210-webaccess-filter.conf

apache日志接受处理

#apache日志过滤
filter {
    if [kafka][topic] == "test-webaccess" {
        grok {
#根据apache日志格式解析
            match => { "message" => ""%{DATA:xforward}" %{COMBINEDAPACHELOG} (?:%{NUMBER:duration:float}) (?:%{DATA:domain}) "(?:%{DATA:protocol}|)" "(?:%{DATA:rawurlpath})" "(?:%{DATA:rawurlquery}|)" (?:%{DATA:method}) (?:%{NUMBER:ibytes:int}) (?:%{NUMBER:obytes:int}) "(?:%{DATA:uleck}|)"" }
        }
        date { 
#格式化时间戳
            match => [ "timestamp" , "dd/MMM/yyyy:HH:mm:ss Z" ]
        }
        mutate { 
#删除timestamp字段和invalid标签
            remove_field => [ "timestamp" ]
            remove_tag => [ "invalid" ] 
        }
    }

}

211-audit-filter.conf

审计日志处理

filter {
    if [kafka][topic] == "test-audit" {
        grok {
#格式化日志信息
            match => { "message" => "%{TIMESTAMP_ISO8601:timestamp}" }
        }
        date { 
#格式化时间戳
            match => [ "timestamp" , "yyyy-MM-dd HH:mm:ss,SSS" , "ISO8601" ] 
        }
        mutate { 
#删除invalid标签
            remove_tag => [ "invalid" ] 
        }
    }
}

299-common-filter.conf

数据处理完成后的通用过滤

filter {
#判断浏览器agent,进行解析
    if [agent] and [agent] != "-" and [agent] != "" {
        useragent {
            source => "agent"
            prefix => "UA-"

● ● ● ●

* _任务说明 1_:
在日志过滤配置文本中，审计日志处理部分判断的 kafka topic 值是什么？
* _任务说明 2_:
请从 prefix => "UA-" 这一行之后接着续写日志过滤配置文本。

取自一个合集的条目
● ● ● ●

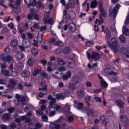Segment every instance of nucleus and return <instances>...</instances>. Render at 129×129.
Returning a JSON list of instances; mask_svg holds the SVG:
<instances>
[{"instance_id": "53", "label": "nucleus", "mask_w": 129, "mask_h": 129, "mask_svg": "<svg viewBox=\"0 0 129 129\" xmlns=\"http://www.w3.org/2000/svg\"><path fill=\"white\" fill-rule=\"evenodd\" d=\"M33 18H34V13H30L28 14L27 16V19H28V20H33Z\"/></svg>"}, {"instance_id": "51", "label": "nucleus", "mask_w": 129, "mask_h": 129, "mask_svg": "<svg viewBox=\"0 0 129 129\" xmlns=\"http://www.w3.org/2000/svg\"><path fill=\"white\" fill-rule=\"evenodd\" d=\"M33 18L34 19V20H35V21H39L40 20V16H39V15L36 13H34Z\"/></svg>"}, {"instance_id": "13", "label": "nucleus", "mask_w": 129, "mask_h": 129, "mask_svg": "<svg viewBox=\"0 0 129 129\" xmlns=\"http://www.w3.org/2000/svg\"><path fill=\"white\" fill-rule=\"evenodd\" d=\"M67 95L64 93H59L55 95V97L57 100H60V99H65Z\"/></svg>"}, {"instance_id": "62", "label": "nucleus", "mask_w": 129, "mask_h": 129, "mask_svg": "<svg viewBox=\"0 0 129 129\" xmlns=\"http://www.w3.org/2000/svg\"><path fill=\"white\" fill-rule=\"evenodd\" d=\"M20 5H21V0H16L15 3V5L14 4V6L20 7Z\"/></svg>"}, {"instance_id": "34", "label": "nucleus", "mask_w": 129, "mask_h": 129, "mask_svg": "<svg viewBox=\"0 0 129 129\" xmlns=\"http://www.w3.org/2000/svg\"><path fill=\"white\" fill-rule=\"evenodd\" d=\"M68 87L70 89H72V90H75V89H76V84L73 83H70Z\"/></svg>"}, {"instance_id": "17", "label": "nucleus", "mask_w": 129, "mask_h": 129, "mask_svg": "<svg viewBox=\"0 0 129 129\" xmlns=\"http://www.w3.org/2000/svg\"><path fill=\"white\" fill-rule=\"evenodd\" d=\"M120 119L121 121H122V122L125 123L126 124L128 123V118L124 115H121L120 116Z\"/></svg>"}, {"instance_id": "4", "label": "nucleus", "mask_w": 129, "mask_h": 129, "mask_svg": "<svg viewBox=\"0 0 129 129\" xmlns=\"http://www.w3.org/2000/svg\"><path fill=\"white\" fill-rule=\"evenodd\" d=\"M1 60L3 61V62H11V61H13L14 59L13 58V56H11V55L3 53L1 56Z\"/></svg>"}, {"instance_id": "61", "label": "nucleus", "mask_w": 129, "mask_h": 129, "mask_svg": "<svg viewBox=\"0 0 129 129\" xmlns=\"http://www.w3.org/2000/svg\"><path fill=\"white\" fill-rule=\"evenodd\" d=\"M17 88L20 90H23L24 89V86L21 83H19L18 84Z\"/></svg>"}, {"instance_id": "40", "label": "nucleus", "mask_w": 129, "mask_h": 129, "mask_svg": "<svg viewBox=\"0 0 129 129\" xmlns=\"http://www.w3.org/2000/svg\"><path fill=\"white\" fill-rule=\"evenodd\" d=\"M85 101L87 104H89V103H90V101H91V97L90 96L87 95V96L85 97Z\"/></svg>"}, {"instance_id": "15", "label": "nucleus", "mask_w": 129, "mask_h": 129, "mask_svg": "<svg viewBox=\"0 0 129 129\" xmlns=\"http://www.w3.org/2000/svg\"><path fill=\"white\" fill-rule=\"evenodd\" d=\"M22 46H24L25 48H28L31 46V42L28 39H24L22 41Z\"/></svg>"}, {"instance_id": "25", "label": "nucleus", "mask_w": 129, "mask_h": 129, "mask_svg": "<svg viewBox=\"0 0 129 129\" xmlns=\"http://www.w3.org/2000/svg\"><path fill=\"white\" fill-rule=\"evenodd\" d=\"M115 103L119 108H122L123 107V102L121 100H117L115 101Z\"/></svg>"}, {"instance_id": "6", "label": "nucleus", "mask_w": 129, "mask_h": 129, "mask_svg": "<svg viewBox=\"0 0 129 129\" xmlns=\"http://www.w3.org/2000/svg\"><path fill=\"white\" fill-rule=\"evenodd\" d=\"M47 98L48 100H50L49 101V105L48 107L49 109H52L54 106V105L56 103V99L55 98H53V96L51 95H48Z\"/></svg>"}, {"instance_id": "43", "label": "nucleus", "mask_w": 129, "mask_h": 129, "mask_svg": "<svg viewBox=\"0 0 129 129\" xmlns=\"http://www.w3.org/2000/svg\"><path fill=\"white\" fill-rule=\"evenodd\" d=\"M2 33L4 35H7L9 33V29H8V28L7 27H3Z\"/></svg>"}, {"instance_id": "37", "label": "nucleus", "mask_w": 129, "mask_h": 129, "mask_svg": "<svg viewBox=\"0 0 129 129\" xmlns=\"http://www.w3.org/2000/svg\"><path fill=\"white\" fill-rule=\"evenodd\" d=\"M47 30V26H42L40 29V31L38 32L39 35H44V32L43 31H46Z\"/></svg>"}, {"instance_id": "35", "label": "nucleus", "mask_w": 129, "mask_h": 129, "mask_svg": "<svg viewBox=\"0 0 129 129\" xmlns=\"http://www.w3.org/2000/svg\"><path fill=\"white\" fill-rule=\"evenodd\" d=\"M27 64L30 67H33L34 65V59L29 58L27 61Z\"/></svg>"}, {"instance_id": "52", "label": "nucleus", "mask_w": 129, "mask_h": 129, "mask_svg": "<svg viewBox=\"0 0 129 129\" xmlns=\"http://www.w3.org/2000/svg\"><path fill=\"white\" fill-rule=\"evenodd\" d=\"M93 41H88L86 42V45L88 47H91L92 46V44H94Z\"/></svg>"}, {"instance_id": "12", "label": "nucleus", "mask_w": 129, "mask_h": 129, "mask_svg": "<svg viewBox=\"0 0 129 129\" xmlns=\"http://www.w3.org/2000/svg\"><path fill=\"white\" fill-rule=\"evenodd\" d=\"M9 7L12 8V9H13L15 14H20V13H21V8H20V6H16V5H14L12 3H10L9 4Z\"/></svg>"}, {"instance_id": "63", "label": "nucleus", "mask_w": 129, "mask_h": 129, "mask_svg": "<svg viewBox=\"0 0 129 129\" xmlns=\"http://www.w3.org/2000/svg\"><path fill=\"white\" fill-rule=\"evenodd\" d=\"M36 5L37 8H42V7L43 6V5H42V3L41 2V1H37Z\"/></svg>"}, {"instance_id": "55", "label": "nucleus", "mask_w": 129, "mask_h": 129, "mask_svg": "<svg viewBox=\"0 0 129 129\" xmlns=\"http://www.w3.org/2000/svg\"><path fill=\"white\" fill-rule=\"evenodd\" d=\"M106 115L107 116H112L113 115V112H112V110H109L106 112Z\"/></svg>"}, {"instance_id": "3", "label": "nucleus", "mask_w": 129, "mask_h": 129, "mask_svg": "<svg viewBox=\"0 0 129 129\" xmlns=\"http://www.w3.org/2000/svg\"><path fill=\"white\" fill-rule=\"evenodd\" d=\"M120 8V5L119 4H117L113 8L111 9V8L109 9L110 15L112 16L114 19H115L116 17V15H117V12H118V10Z\"/></svg>"}, {"instance_id": "31", "label": "nucleus", "mask_w": 129, "mask_h": 129, "mask_svg": "<svg viewBox=\"0 0 129 129\" xmlns=\"http://www.w3.org/2000/svg\"><path fill=\"white\" fill-rule=\"evenodd\" d=\"M74 102L78 105L77 107L78 109H82L83 108V103L79 102L78 101H75Z\"/></svg>"}, {"instance_id": "33", "label": "nucleus", "mask_w": 129, "mask_h": 129, "mask_svg": "<svg viewBox=\"0 0 129 129\" xmlns=\"http://www.w3.org/2000/svg\"><path fill=\"white\" fill-rule=\"evenodd\" d=\"M10 70H11L12 72L14 73L15 76H17L18 75V73H17V70H16V68H14L13 67V64H11L9 67Z\"/></svg>"}, {"instance_id": "8", "label": "nucleus", "mask_w": 129, "mask_h": 129, "mask_svg": "<svg viewBox=\"0 0 129 129\" xmlns=\"http://www.w3.org/2000/svg\"><path fill=\"white\" fill-rule=\"evenodd\" d=\"M99 9L100 12V17H104V18H106V14L105 13V11H104V9H103V4L102 3V1L99 2Z\"/></svg>"}, {"instance_id": "10", "label": "nucleus", "mask_w": 129, "mask_h": 129, "mask_svg": "<svg viewBox=\"0 0 129 129\" xmlns=\"http://www.w3.org/2000/svg\"><path fill=\"white\" fill-rule=\"evenodd\" d=\"M32 115V112H29L26 114V116H21V118L22 120H25L26 122H30L31 121V118L28 117H31V116Z\"/></svg>"}, {"instance_id": "14", "label": "nucleus", "mask_w": 129, "mask_h": 129, "mask_svg": "<svg viewBox=\"0 0 129 129\" xmlns=\"http://www.w3.org/2000/svg\"><path fill=\"white\" fill-rule=\"evenodd\" d=\"M24 57H25V55H24V53L22 51L17 52L16 54V58L19 61H21V60L24 59Z\"/></svg>"}, {"instance_id": "39", "label": "nucleus", "mask_w": 129, "mask_h": 129, "mask_svg": "<svg viewBox=\"0 0 129 129\" xmlns=\"http://www.w3.org/2000/svg\"><path fill=\"white\" fill-rule=\"evenodd\" d=\"M42 70L41 69H37L34 70L33 73V76H37V74H39L40 72H41Z\"/></svg>"}, {"instance_id": "9", "label": "nucleus", "mask_w": 129, "mask_h": 129, "mask_svg": "<svg viewBox=\"0 0 129 129\" xmlns=\"http://www.w3.org/2000/svg\"><path fill=\"white\" fill-rule=\"evenodd\" d=\"M19 105H21L22 106V108L25 112L29 111V110H30L31 108H32V105L26 103V101H24L23 104H20Z\"/></svg>"}, {"instance_id": "44", "label": "nucleus", "mask_w": 129, "mask_h": 129, "mask_svg": "<svg viewBox=\"0 0 129 129\" xmlns=\"http://www.w3.org/2000/svg\"><path fill=\"white\" fill-rule=\"evenodd\" d=\"M101 122H102V123H106L107 121H106V116H102L100 118Z\"/></svg>"}, {"instance_id": "23", "label": "nucleus", "mask_w": 129, "mask_h": 129, "mask_svg": "<svg viewBox=\"0 0 129 129\" xmlns=\"http://www.w3.org/2000/svg\"><path fill=\"white\" fill-rule=\"evenodd\" d=\"M111 37V34L110 33V31L109 30H107L106 32V34H105V40H106L107 43L108 41H110V38Z\"/></svg>"}, {"instance_id": "47", "label": "nucleus", "mask_w": 129, "mask_h": 129, "mask_svg": "<svg viewBox=\"0 0 129 129\" xmlns=\"http://www.w3.org/2000/svg\"><path fill=\"white\" fill-rule=\"evenodd\" d=\"M3 118L4 120H8L10 119V115L8 113L4 114Z\"/></svg>"}, {"instance_id": "20", "label": "nucleus", "mask_w": 129, "mask_h": 129, "mask_svg": "<svg viewBox=\"0 0 129 129\" xmlns=\"http://www.w3.org/2000/svg\"><path fill=\"white\" fill-rule=\"evenodd\" d=\"M104 72L105 74H107V75H114L115 76L117 75V73L113 72V71H109V70L105 69Z\"/></svg>"}, {"instance_id": "26", "label": "nucleus", "mask_w": 129, "mask_h": 129, "mask_svg": "<svg viewBox=\"0 0 129 129\" xmlns=\"http://www.w3.org/2000/svg\"><path fill=\"white\" fill-rule=\"evenodd\" d=\"M77 95L79 98H82L85 95V91L84 90H79L77 92Z\"/></svg>"}, {"instance_id": "32", "label": "nucleus", "mask_w": 129, "mask_h": 129, "mask_svg": "<svg viewBox=\"0 0 129 129\" xmlns=\"http://www.w3.org/2000/svg\"><path fill=\"white\" fill-rule=\"evenodd\" d=\"M68 66L70 67V68H71L72 69H74V68H75V66H76V63H75V62L73 61L72 62L70 61L69 59Z\"/></svg>"}, {"instance_id": "30", "label": "nucleus", "mask_w": 129, "mask_h": 129, "mask_svg": "<svg viewBox=\"0 0 129 129\" xmlns=\"http://www.w3.org/2000/svg\"><path fill=\"white\" fill-rule=\"evenodd\" d=\"M62 51L64 54H69V53L71 52V48L69 46H66L63 48Z\"/></svg>"}, {"instance_id": "21", "label": "nucleus", "mask_w": 129, "mask_h": 129, "mask_svg": "<svg viewBox=\"0 0 129 129\" xmlns=\"http://www.w3.org/2000/svg\"><path fill=\"white\" fill-rule=\"evenodd\" d=\"M41 45L43 48L44 50H48V46H50V42L47 41V42H42L41 43Z\"/></svg>"}, {"instance_id": "58", "label": "nucleus", "mask_w": 129, "mask_h": 129, "mask_svg": "<svg viewBox=\"0 0 129 129\" xmlns=\"http://www.w3.org/2000/svg\"><path fill=\"white\" fill-rule=\"evenodd\" d=\"M56 42H57L56 41V39L53 37L50 38V42H49L50 43V45H51V43H53L54 44V45H55V43H56Z\"/></svg>"}, {"instance_id": "11", "label": "nucleus", "mask_w": 129, "mask_h": 129, "mask_svg": "<svg viewBox=\"0 0 129 129\" xmlns=\"http://www.w3.org/2000/svg\"><path fill=\"white\" fill-rule=\"evenodd\" d=\"M17 85V80L15 79H11L9 81L8 88L10 89H14L15 88V86Z\"/></svg>"}, {"instance_id": "50", "label": "nucleus", "mask_w": 129, "mask_h": 129, "mask_svg": "<svg viewBox=\"0 0 129 129\" xmlns=\"http://www.w3.org/2000/svg\"><path fill=\"white\" fill-rule=\"evenodd\" d=\"M40 75L43 78H48V74L45 72H42L40 73Z\"/></svg>"}, {"instance_id": "2", "label": "nucleus", "mask_w": 129, "mask_h": 129, "mask_svg": "<svg viewBox=\"0 0 129 129\" xmlns=\"http://www.w3.org/2000/svg\"><path fill=\"white\" fill-rule=\"evenodd\" d=\"M87 57L88 59L89 60L90 58L92 59H94L95 61H97V60H99V59H101V54H99L97 52H93L92 54L90 53L89 52H87Z\"/></svg>"}, {"instance_id": "56", "label": "nucleus", "mask_w": 129, "mask_h": 129, "mask_svg": "<svg viewBox=\"0 0 129 129\" xmlns=\"http://www.w3.org/2000/svg\"><path fill=\"white\" fill-rule=\"evenodd\" d=\"M1 72H3L4 75H5V76H8L10 75V72L8 70H3Z\"/></svg>"}, {"instance_id": "59", "label": "nucleus", "mask_w": 129, "mask_h": 129, "mask_svg": "<svg viewBox=\"0 0 129 129\" xmlns=\"http://www.w3.org/2000/svg\"><path fill=\"white\" fill-rule=\"evenodd\" d=\"M43 110H39L37 111L36 115H37V116H40V115H42V116H43Z\"/></svg>"}, {"instance_id": "18", "label": "nucleus", "mask_w": 129, "mask_h": 129, "mask_svg": "<svg viewBox=\"0 0 129 129\" xmlns=\"http://www.w3.org/2000/svg\"><path fill=\"white\" fill-rule=\"evenodd\" d=\"M74 7H75V2H74V0H70L66 7V9H68V7L73 9Z\"/></svg>"}, {"instance_id": "64", "label": "nucleus", "mask_w": 129, "mask_h": 129, "mask_svg": "<svg viewBox=\"0 0 129 129\" xmlns=\"http://www.w3.org/2000/svg\"><path fill=\"white\" fill-rule=\"evenodd\" d=\"M43 121H48V117L46 115H43L42 116Z\"/></svg>"}, {"instance_id": "19", "label": "nucleus", "mask_w": 129, "mask_h": 129, "mask_svg": "<svg viewBox=\"0 0 129 129\" xmlns=\"http://www.w3.org/2000/svg\"><path fill=\"white\" fill-rule=\"evenodd\" d=\"M98 77L100 80L101 85H102V86H103L104 88H106V87H107V83H106V82L104 81V80L102 79V77H101L100 75H99V74L98 75Z\"/></svg>"}, {"instance_id": "49", "label": "nucleus", "mask_w": 129, "mask_h": 129, "mask_svg": "<svg viewBox=\"0 0 129 129\" xmlns=\"http://www.w3.org/2000/svg\"><path fill=\"white\" fill-rule=\"evenodd\" d=\"M43 36H44V35H41L38 33V35L37 36V41L38 42H42V40H43Z\"/></svg>"}, {"instance_id": "45", "label": "nucleus", "mask_w": 129, "mask_h": 129, "mask_svg": "<svg viewBox=\"0 0 129 129\" xmlns=\"http://www.w3.org/2000/svg\"><path fill=\"white\" fill-rule=\"evenodd\" d=\"M57 63L59 64V65H65V62L63 61V59L60 57H57Z\"/></svg>"}, {"instance_id": "27", "label": "nucleus", "mask_w": 129, "mask_h": 129, "mask_svg": "<svg viewBox=\"0 0 129 129\" xmlns=\"http://www.w3.org/2000/svg\"><path fill=\"white\" fill-rule=\"evenodd\" d=\"M21 75L22 77H24L25 78H27V77H29L30 76V72L28 71H23Z\"/></svg>"}, {"instance_id": "28", "label": "nucleus", "mask_w": 129, "mask_h": 129, "mask_svg": "<svg viewBox=\"0 0 129 129\" xmlns=\"http://www.w3.org/2000/svg\"><path fill=\"white\" fill-rule=\"evenodd\" d=\"M10 45L11 47H17V46L18 45V40L13 39L10 42Z\"/></svg>"}, {"instance_id": "22", "label": "nucleus", "mask_w": 129, "mask_h": 129, "mask_svg": "<svg viewBox=\"0 0 129 129\" xmlns=\"http://www.w3.org/2000/svg\"><path fill=\"white\" fill-rule=\"evenodd\" d=\"M88 67L89 69L93 70V71H96V69H97V63H93L92 66L90 63H88Z\"/></svg>"}, {"instance_id": "36", "label": "nucleus", "mask_w": 129, "mask_h": 129, "mask_svg": "<svg viewBox=\"0 0 129 129\" xmlns=\"http://www.w3.org/2000/svg\"><path fill=\"white\" fill-rule=\"evenodd\" d=\"M121 53L123 54V55H126L127 54H128V51L125 47H121Z\"/></svg>"}, {"instance_id": "1", "label": "nucleus", "mask_w": 129, "mask_h": 129, "mask_svg": "<svg viewBox=\"0 0 129 129\" xmlns=\"http://www.w3.org/2000/svg\"><path fill=\"white\" fill-rule=\"evenodd\" d=\"M107 46L112 50H113V52L115 53H117L118 52V50H119V48L118 47V42H117V39L115 37H113L110 41H108Z\"/></svg>"}, {"instance_id": "48", "label": "nucleus", "mask_w": 129, "mask_h": 129, "mask_svg": "<svg viewBox=\"0 0 129 129\" xmlns=\"http://www.w3.org/2000/svg\"><path fill=\"white\" fill-rule=\"evenodd\" d=\"M119 39L121 43H125V37H124L123 35H121L120 37H119Z\"/></svg>"}, {"instance_id": "54", "label": "nucleus", "mask_w": 129, "mask_h": 129, "mask_svg": "<svg viewBox=\"0 0 129 129\" xmlns=\"http://www.w3.org/2000/svg\"><path fill=\"white\" fill-rule=\"evenodd\" d=\"M61 108H62V107H61V106L56 105L53 108V109H54V111H59V110H61Z\"/></svg>"}, {"instance_id": "57", "label": "nucleus", "mask_w": 129, "mask_h": 129, "mask_svg": "<svg viewBox=\"0 0 129 129\" xmlns=\"http://www.w3.org/2000/svg\"><path fill=\"white\" fill-rule=\"evenodd\" d=\"M67 118L68 120L69 121H70V122H72V121H73V120L74 119V117H73V116H70V115H68Z\"/></svg>"}, {"instance_id": "42", "label": "nucleus", "mask_w": 129, "mask_h": 129, "mask_svg": "<svg viewBox=\"0 0 129 129\" xmlns=\"http://www.w3.org/2000/svg\"><path fill=\"white\" fill-rule=\"evenodd\" d=\"M100 19L101 20H99L98 19H96V21L95 22V24H97V23H99V25H100L102 23H103V18H102V17L99 16Z\"/></svg>"}, {"instance_id": "46", "label": "nucleus", "mask_w": 129, "mask_h": 129, "mask_svg": "<svg viewBox=\"0 0 129 129\" xmlns=\"http://www.w3.org/2000/svg\"><path fill=\"white\" fill-rule=\"evenodd\" d=\"M17 68L20 71H22L24 68V65H23V63H19L17 65Z\"/></svg>"}, {"instance_id": "41", "label": "nucleus", "mask_w": 129, "mask_h": 129, "mask_svg": "<svg viewBox=\"0 0 129 129\" xmlns=\"http://www.w3.org/2000/svg\"><path fill=\"white\" fill-rule=\"evenodd\" d=\"M97 6V1L96 0L93 1L91 3V8L92 9H94L95 8H96Z\"/></svg>"}, {"instance_id": "7", "label": "nucleus", "mask_w": 129, "mask_h": 129, "mask_svg": "<svg viewBox=\"0 0 129 129\" xmlns=\"http://www.w3.org/2000/svg\"><path fill=\"white\" fill-rule=\"evenodd\" d=\"M16 99L18 100L17 105L23 104L24 101H26V96H20L19 94H17L15 96Z\"/></svg>"}, {"instance_id": "29", "label": "nucleus", "mask_w": 129, "mask_h": 129, "mask_svg": "<svg viewBox=\"0 0 129 129\" xmlns=\"http://www.w3.org/2000/svg\"><path fill=\"white\" fill-rule=\"evenodd\" d=\"M122 33L123 35H125V36H129V29L124 26L122 28Z\"/></svg>"}, {"instance_id": "24", "label": "nucleus", "mask_w": 129, "mask_h": 129, "mask_svg": "<svg viewBox=\"0 0 129 129\" xmlns=\"http://www.w3.org/2000/svg\"><path fill=\"white\" fill-rule=\"evenodd\" d=\"M86 113H87V115H94V111L93 110L90 108H87L85 110Z\"/></svg>"}, {"instance_id": "16", "label": "nucleus", "mask_w": 129, "mask_h": 129, "mask_svg": "<svg viewBox=\"0 0 129 129\" xmlns=\"http://www.w3.org/2000/svg\"><path fill=\"white\" fill-rule=\"evenodd\" d=\"M69 29H70L71 32L74 33L77 29L76 25L74 23H70L69 24Z\"/></svg>"}, {"instance_id": "60", "label": "nucleus", "mask_w": 129, "mask_h": 129, "mask_svg": "<svg viewBox=\"0 0 129 129\" xmlns=\"http://www.w3.org/2000/svg\"><path fill=\"white\" fill-rule=\"evenodd\" d=\"M55 45L62 47V46H63V42H62V41H56V43H55Z\"/></svg>"}, {"instance_id": "5", "label": "nucleus", "mask_w": 129, "mask_h": 129, "mask_svg": "<svg viewBox=\"0 0 129 129\" xmlns=\"http://www.w3.org/2000/svg\"><path fill=\"white\" fill-rule=\"evenodd\" d=\"M82 79V78H81V74L74 75L72 78V82L74 84L77 85V84L81 81Z\"/></svg>"}, {"instance_id": "38", "label": "nucleus", "mask_w": 129, "mask_h": 129, "mask_svg": "<svg viewBox=\"0 0 129 129\" xmlns=\"http://www.w3.org/2000/svg\"><path fill=\"white\" fill-rule=\"evenodd\" d=\"M31 53L34 56H37L38 55V51L37 49L33 47L31 49Z\"/></svg>"}]
</instances>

● ● ● ●

* _书面回答 1_:
test-audit

* _书面回答 2_:
        }
    }
#如果有timestamp字段，则删除
    if [timestamp] {
        mutate {
            remove_field => ["timestamp"]
        }
    }
}

300-elasticsearch-output.conf

输出插件，一般都是输出到es中，当然也可以输出到redis，kafka中，具体官网上查询

output {
#如果标签为invalid，不进行输出到es
  if "invalid" not in [tags]  {
#如果topic是system-logstash生成是索引是按月来的
      if [kafka][topic] == "system-logstash" {
        elasticsearch {
           hosts => ["172.25.156.62:9202","172.25.156.66:9202"]#es服务器
           index => "%{[kafka][topic]}-%{+YYYY.MM}"#指定索引格式
           document_type => "%{[type]}"#文档类型
           flush_size => 5000#缓存数量
          }
      } else {
#生成索引按天来
         elasticsearch {
           hosts => ["172.25.156.62:9202","172.25.156.66:9202"]
           index => "%{[kafka][topic]}-%{+YYYY.MM.dd}"
           document_type => "%{[type]}"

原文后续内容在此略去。